• _EXTRAIT DU TEXTE_:
* * * * * * *

Intervention de Julie Leonhard

Délégation aux droits des femmes et à l'égalité des chances entre les hommes et les femmes — Réunion du 3 février 2022 : 1ère réunion
Table ronde de chercheurs et de juristes sur la production de contenus pornographiques

Julie Leonhard, docteur HDR en droit privé et sciences criminelles, maître de conférences à l'Université de Lorraine :

Afin de répondre aux interrogations rappelées, j'ai décidé de vous présenter trois points. Je reviendrai rapidement sur la notion juridique de pornographie et ses notions voisines, ce qui me permettra de faire écho à la première intervention, avant de parler des textes applicables, revenant ainsi sur la deuxième intervention. Enfin, je vous donnerai une petite perception juridique du monde pornographique et des interrogations actuelles.

Afin de bien délimiter ce dont nous parlons aujourd'hui, il me paraît important de rappeler que la notion de pornographie souffre d'une absence de définition conceptuelle, puisqu'il n'existe pas de définition juridique claire et universellement acceptée par tous. Cette absence de définition constituerait même presque sa principale caractéristique.

L'étymologie du terme nous renseigne sur son sens. Il provient du grec porne, désignant les prostitués, et grapho, qui renvoie à l'acte d'écrire ou de représenter. Entendue d'un point de vue strictement étymologique, la pornographie serait ainsi le fait d'écrire sur la prostitution. Il ne s'agit bien entendu pas de sa signification première ni de sa seule utilisation.

Traditionnellement, ce mot renvoie plutôt aux représentations de la sexualité. Il a été employé en ce sens il y a fort longtemps, puisqu'on retrouve des premières traces écrites datant du IIe siècle avant Jésus-Christ. Le grammairien Athénée renvoyait ainsi à ces mots les artistes qui excellaient dans l'art de représenter les choses de l'amour. Stricto sensu, la pornographie n'est pas une activité sexuelle, mais sa représentation.

* * * * * * *

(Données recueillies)

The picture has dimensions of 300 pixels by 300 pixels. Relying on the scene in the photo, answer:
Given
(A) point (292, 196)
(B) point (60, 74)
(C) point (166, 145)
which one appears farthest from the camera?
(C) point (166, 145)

* * * * * * *

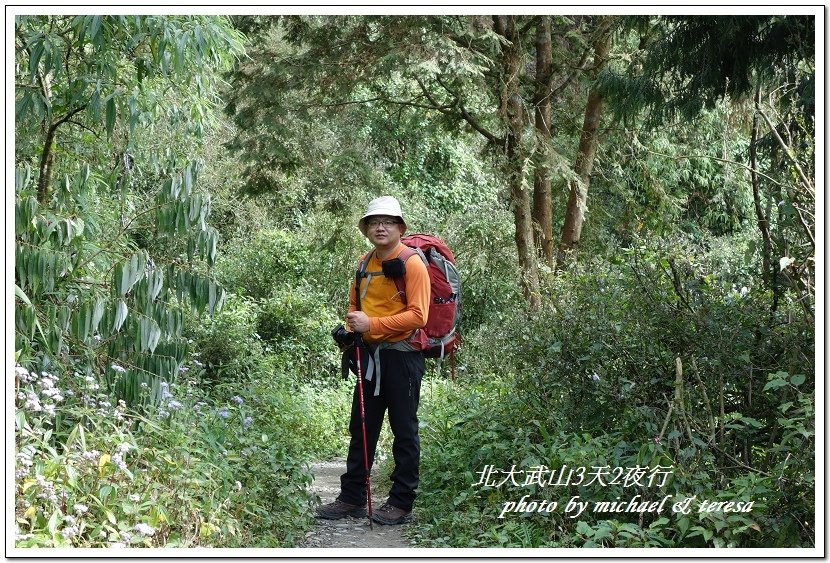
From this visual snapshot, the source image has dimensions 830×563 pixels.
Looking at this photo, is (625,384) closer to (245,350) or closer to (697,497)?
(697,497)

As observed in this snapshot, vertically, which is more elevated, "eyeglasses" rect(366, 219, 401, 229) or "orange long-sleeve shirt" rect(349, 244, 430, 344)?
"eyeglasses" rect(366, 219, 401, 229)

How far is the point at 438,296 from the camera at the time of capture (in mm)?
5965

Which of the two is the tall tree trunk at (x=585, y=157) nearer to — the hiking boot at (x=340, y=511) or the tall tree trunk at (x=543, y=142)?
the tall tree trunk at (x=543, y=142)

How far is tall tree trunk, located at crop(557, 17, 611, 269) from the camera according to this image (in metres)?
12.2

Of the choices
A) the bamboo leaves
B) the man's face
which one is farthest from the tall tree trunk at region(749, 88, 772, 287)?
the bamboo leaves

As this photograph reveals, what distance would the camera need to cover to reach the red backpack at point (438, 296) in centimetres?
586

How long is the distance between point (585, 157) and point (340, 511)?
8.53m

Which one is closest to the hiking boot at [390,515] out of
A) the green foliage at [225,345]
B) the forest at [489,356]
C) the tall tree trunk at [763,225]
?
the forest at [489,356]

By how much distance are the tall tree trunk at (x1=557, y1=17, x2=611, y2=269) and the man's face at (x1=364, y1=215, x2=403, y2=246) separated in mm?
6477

* * * * * * *

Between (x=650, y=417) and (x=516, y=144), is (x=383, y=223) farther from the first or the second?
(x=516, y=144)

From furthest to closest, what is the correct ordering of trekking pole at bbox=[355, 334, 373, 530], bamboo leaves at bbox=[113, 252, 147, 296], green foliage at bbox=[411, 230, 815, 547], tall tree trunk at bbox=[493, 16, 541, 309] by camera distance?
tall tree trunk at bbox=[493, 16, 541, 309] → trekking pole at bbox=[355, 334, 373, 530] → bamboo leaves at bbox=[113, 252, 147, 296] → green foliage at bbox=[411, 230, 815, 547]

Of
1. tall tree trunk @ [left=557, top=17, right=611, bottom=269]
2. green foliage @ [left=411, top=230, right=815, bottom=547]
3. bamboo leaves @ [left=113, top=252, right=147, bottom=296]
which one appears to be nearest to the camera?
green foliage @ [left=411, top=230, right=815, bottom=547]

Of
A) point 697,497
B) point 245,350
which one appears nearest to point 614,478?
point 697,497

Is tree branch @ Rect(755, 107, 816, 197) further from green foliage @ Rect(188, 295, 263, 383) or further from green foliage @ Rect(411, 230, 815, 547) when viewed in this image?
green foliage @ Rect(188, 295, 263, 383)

* * * * * * *

• _PRÉSENTATION DE L'EXERCICE_: Pouvez-vous poursuivre l'intervention sur la notion juridique de pornographie juste après sa dernière phrase ?

• _RÉPONSE RÉDIGÉE_:
Le flou inhérent à la notion même de pornographie peut être source d'avantages, puisque ce mot est adaptable dans le temps, à l'évolution des moyens techniques, des comportements sexuels, de toute nouvelle forme de pornographie constatée aujourd'hui ou à venir, et ainsi à l'évolution des acceptations de la société. Son obscurité peut tout de même parfois être source de difficultés d'application des textes pour les juges. Elle peut entraîner des divergences d'application, puisqu'on ne peut que difficilement cerner ses limites. Tout à l'heure ont été évoqués l'allaitement et les images reproduites sur Google. Ce n'est qu'un exemple parmi d'autres. En réalité, de nombreuses situations sont sujettes à incertitudes.

L'absence de définition peut parfois entraîner un manque de compréhension de la loi pénale et un manque de prévisibilité. En matière de sécurité juridique, c'est parfois inquiétant.

Ajoutons que si le terme n'est pas défini, les textes de loi n'évoquent que la seule notion de pornographie, au singulier, sans distinguer les pornographies dites professionnelles, amateures, éthiques ou féministes. Tous ces termes ne trouvent pas écho dans la lettre de la loi pénale. Ils ne présentent donc guère d'intérêt en droit positif, du moins à ce jour. Il est important, juridiquement, de savoir si une oeuvre est pornographique, voire pédopornographique, ce qui soulève bien d'autres difficultés encore, sans distinguer toutes les formes de pornographies possibles. L'intérêt juridique d'inclure ces précisions n'existe pas aujourd'hui.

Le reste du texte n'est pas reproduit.